====== Input data

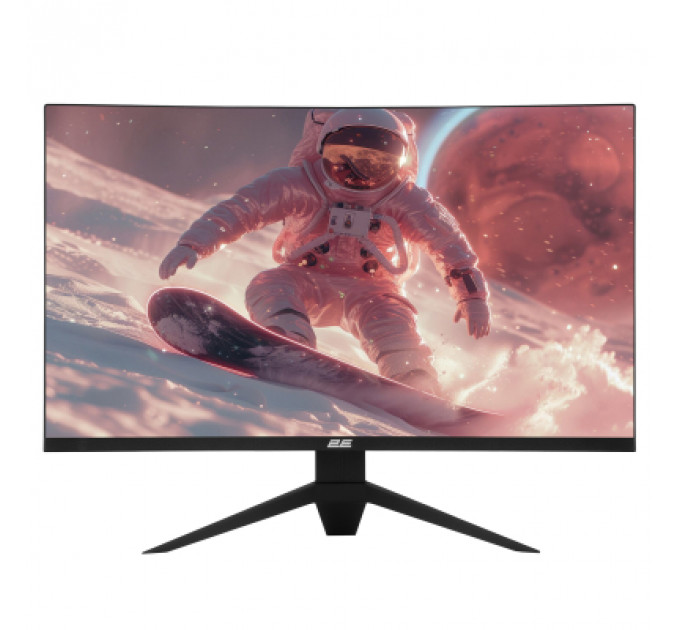 Монітор 2E G2724BV (2E-G2724BV-01.UA)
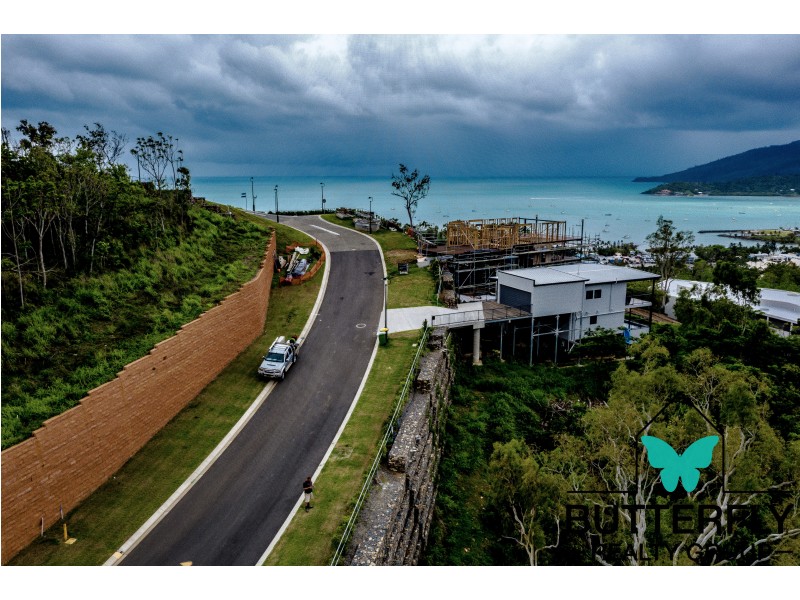 62 /Lot Seaview Drive, Airlie Beach QLD 4802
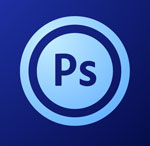 Photoshop Touch icon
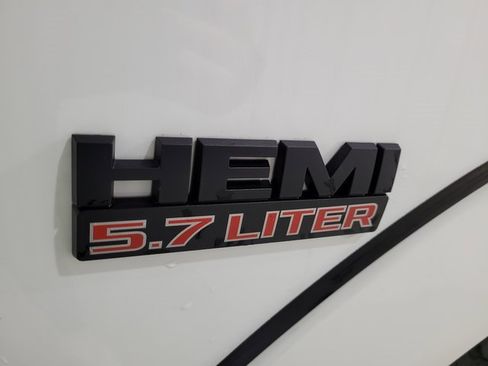 Used 2018 RAM 1500 Sport image 56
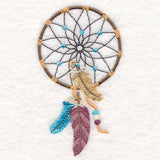 Dream Catcher Potpourri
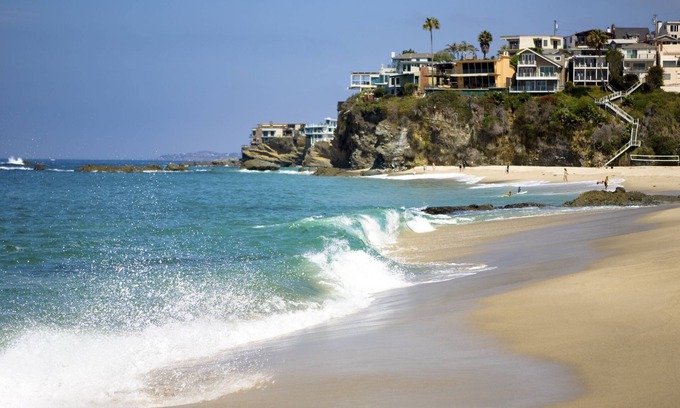 Lantern District Casa | Majestic Mermaid Cottage - Jacuzzi privado, BBQ, FirePit, AC, Wifi gratis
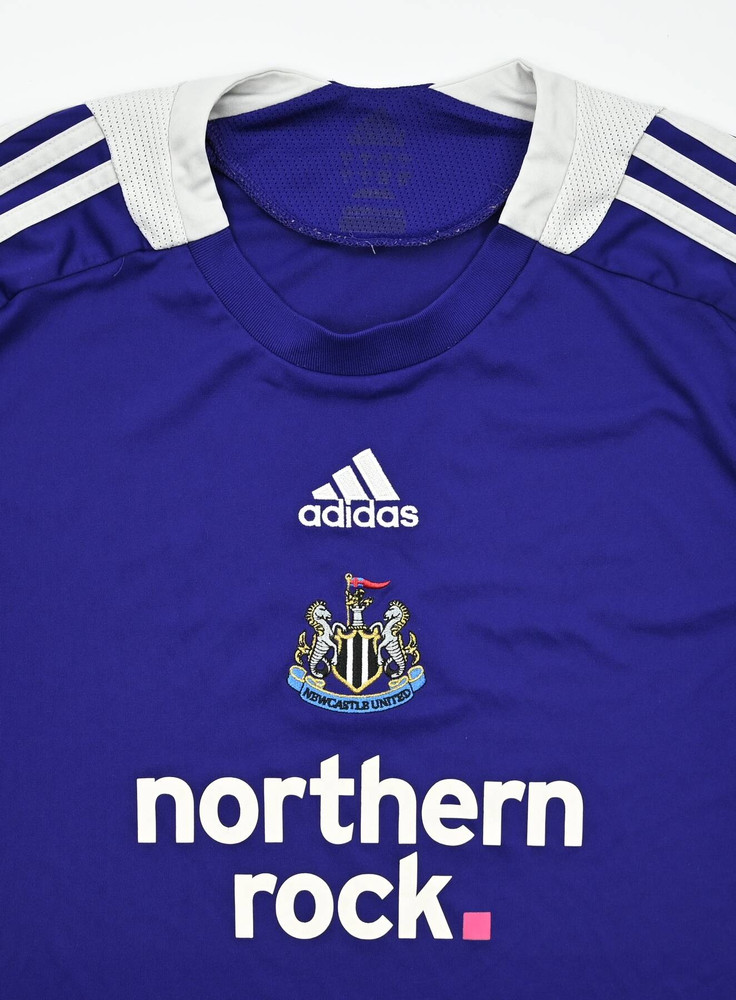 2008-09 NEWCASTLE UNITED KOSZULKA L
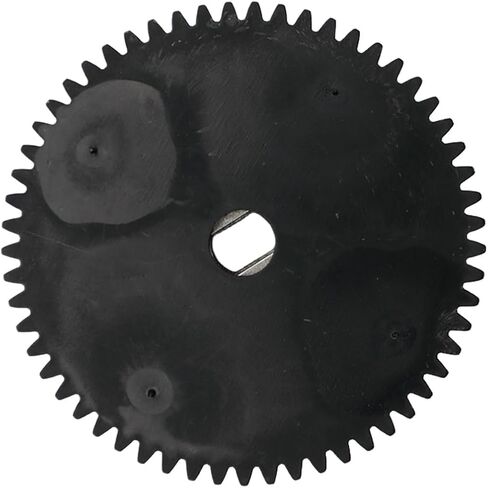 Plastic Spur Gear 57 Tooth for 1/5 HPI ROFUN ROVAN King Motor Baja 5B 5T 5SC Buggy Truck Rc Car Parts in Saudi Arabia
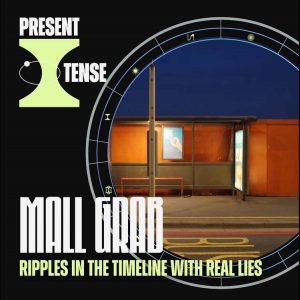 Mall Grab new song Ripples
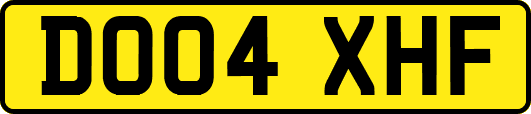 DO04XHF
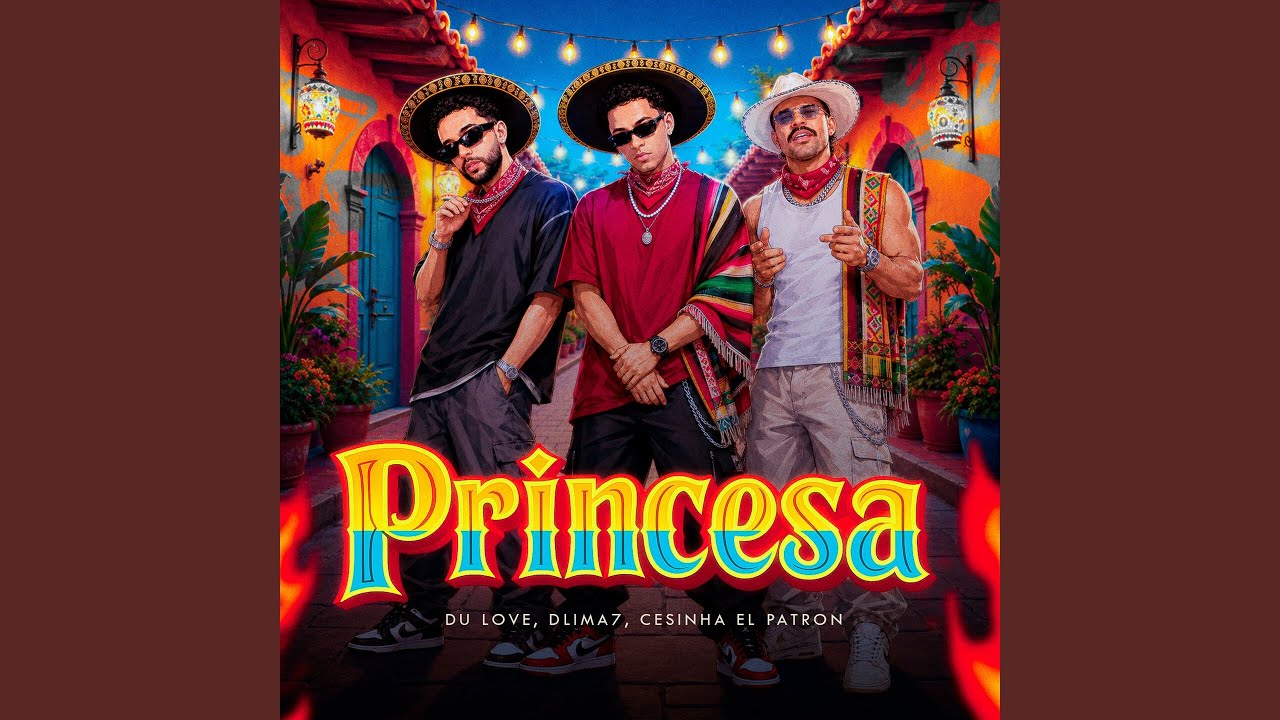 Watch Princesa on YouTube Watch Princesa on YouTube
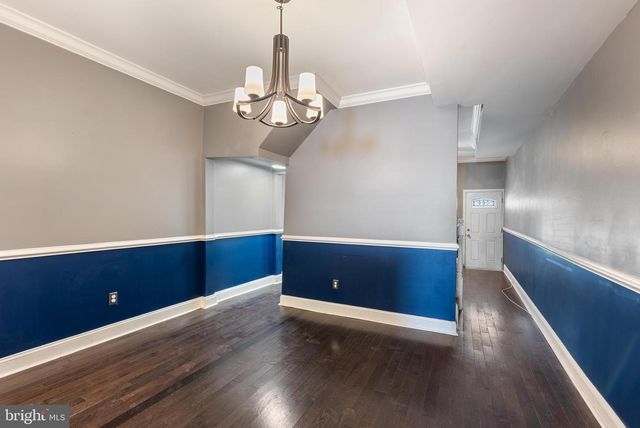 25 EAST N, Baltimore, MD 21224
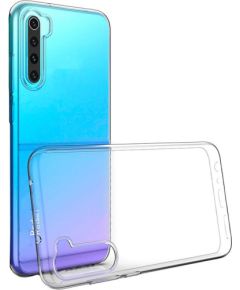 iLike Xiaomi  Redmi Note 8 Pro Ultra Slim 0,5 mm TPU Case Transparent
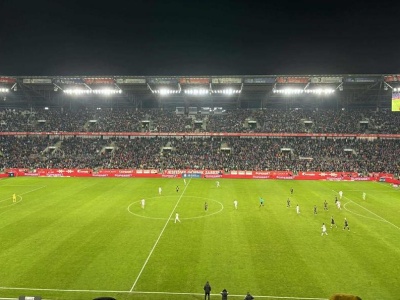 Ekstraklasa. Górnik Zabrze zremisował z Wisłą Płock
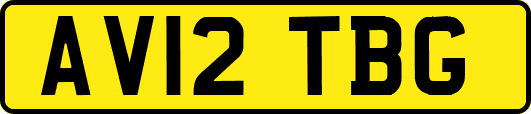 AV12TBG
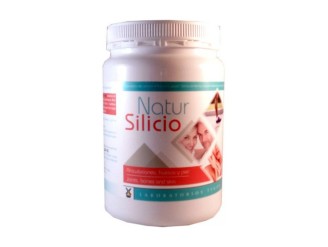 Natursilicio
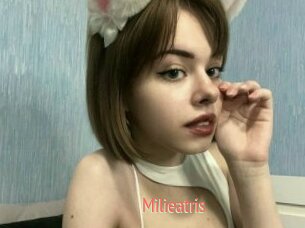 Milieatris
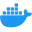 Docker logo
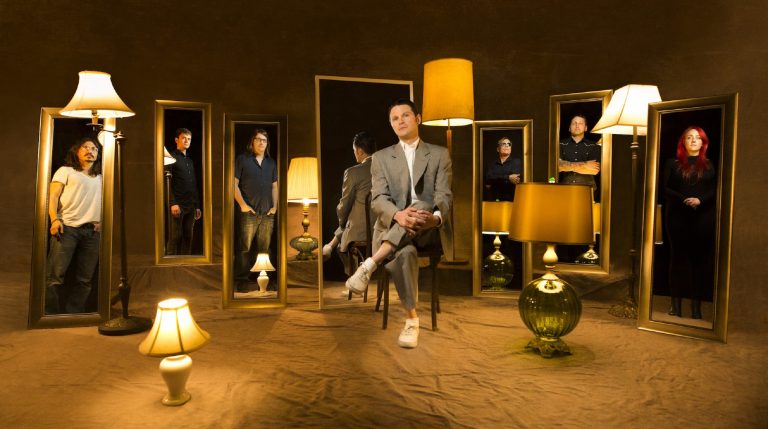 Start Making Sense Reschedules Fox Theatre show in Boulder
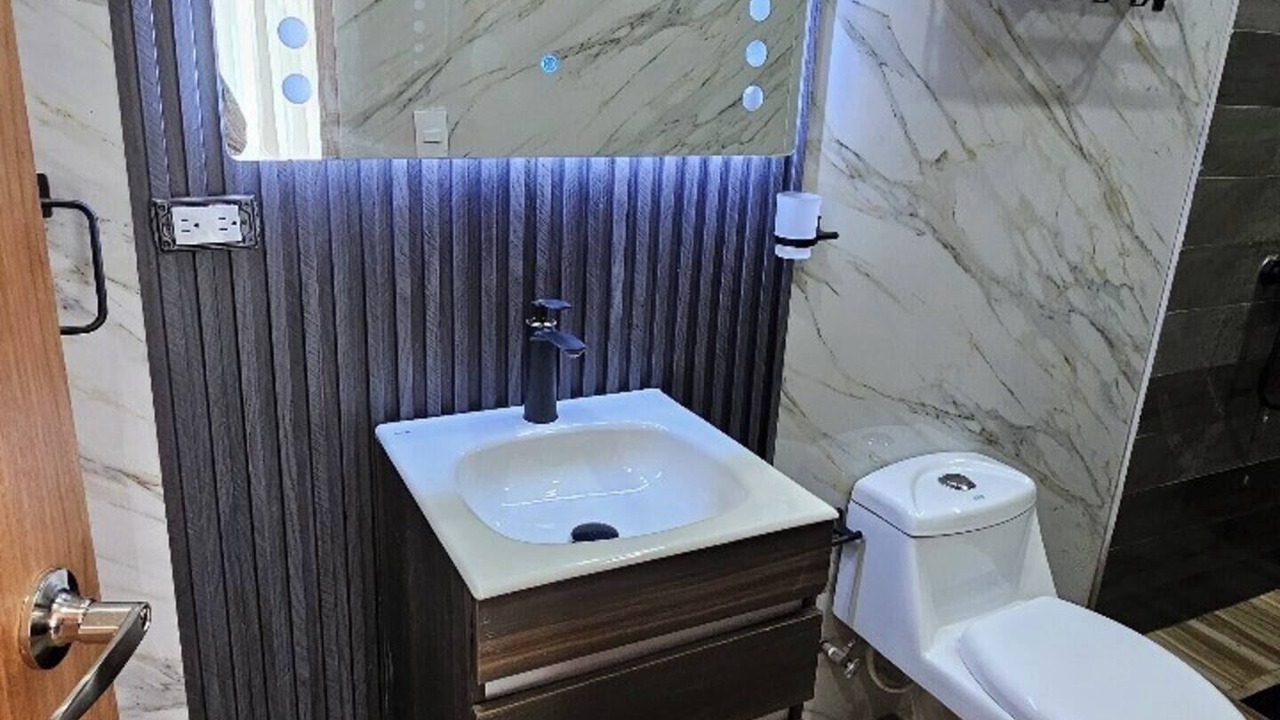 Photo of Bathroom in Higuey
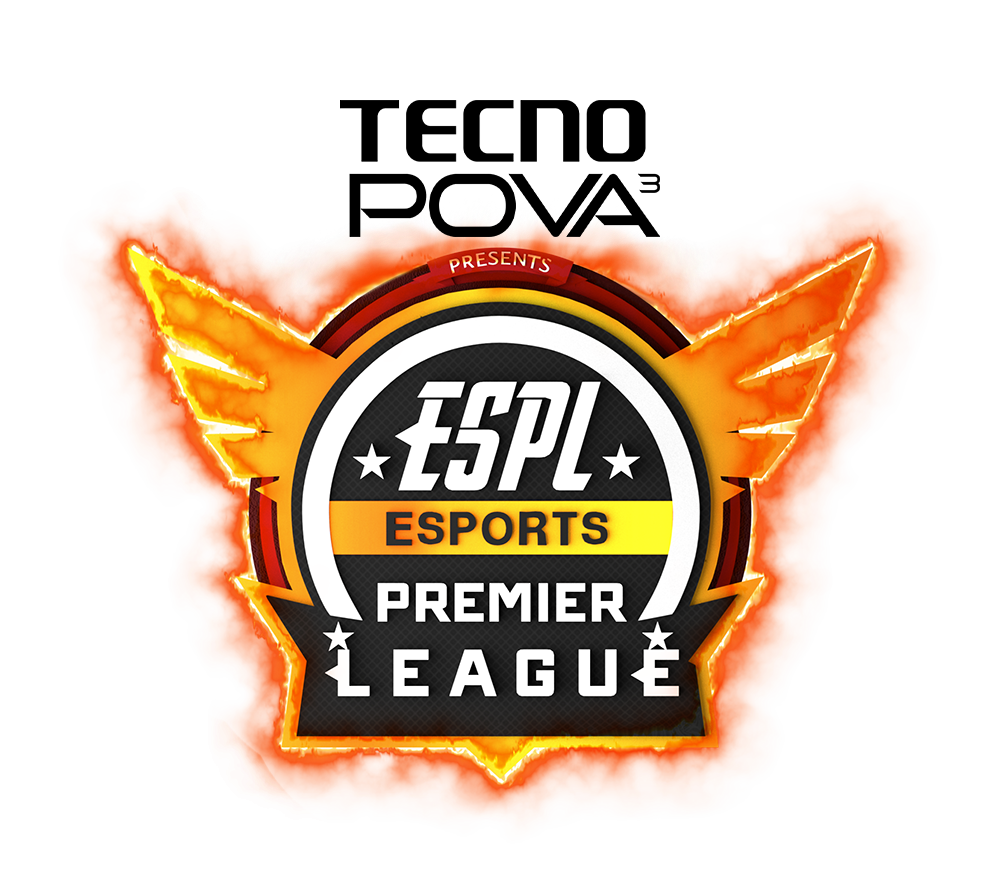 ESPL 2 Team Logo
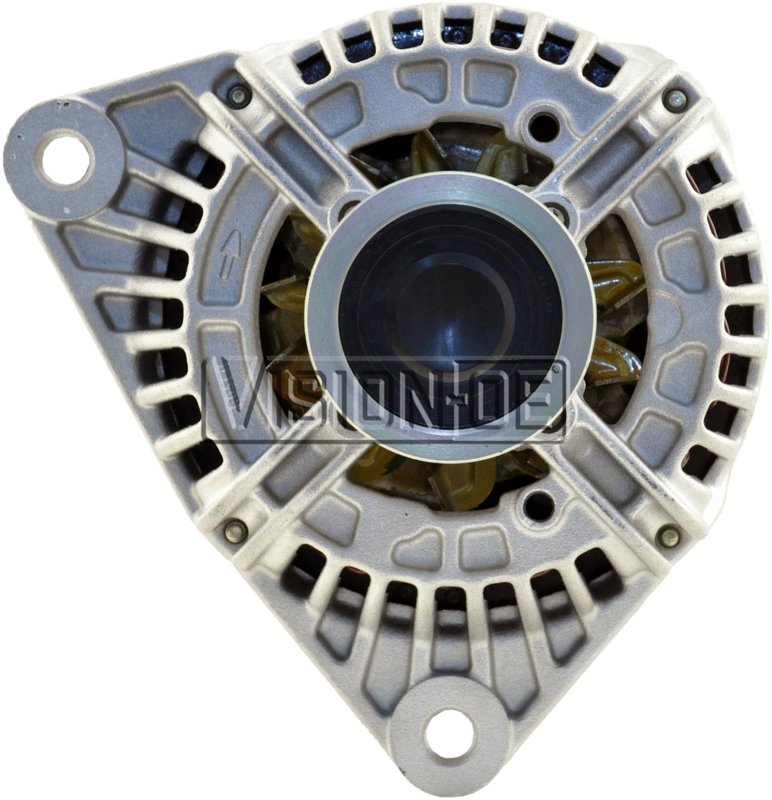 BBB Industries N11239 Alternator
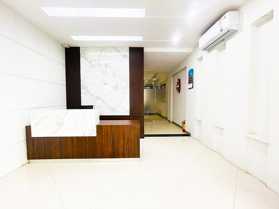 NHANH-NHÀ CHÙA LÁNG DÂN XÂY PHÂN LÔ OTO 7C, 2 MẶT NGÕ OTO,KINH DOANH,GẦN HỒ 50m2x5T_15,9TỶ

============

The lines above starting at the one that holds "Used 2018 RAM 1500 Sport image 56" and ending at the one that holds "Docker logo" are to be written out exactly, ends included, and no pictures are to be copied.

 Used 2018 RAM 1500 Sport image 56
 Dream Catcher Potpourri
 Lantern District Casa | Majestic Mermaid Cottage - Jacuzzi privado, BBQ, FirePit, AC, Wifi gratis
 2008-09 NEWCASTLE UNITED KOSZULKA L
 Plastic Spur Gear 57 Tooth for 1/5 HPI ROFUN ROVAN King Motor Baja 5B 5T 5SC Buggy Truck Rc Car Parts in Saudi Arabia
 Mall Grab new song Ripples
 DO04XHF
 Watch Princesa on YouTube Watch Princesa on YouTube
 25 EAST N, Baltimore, MD 21224
 iLike Xiaomi  Redmi Note 8 Pro Ultra Slim 0,5 mm TPU Case Transparent
 Ekstraklasa. Górnik Zabrze zremisował z Wisłą Płock
 AV12TBG
 Natursilicio
 Milieatris
 Docker logo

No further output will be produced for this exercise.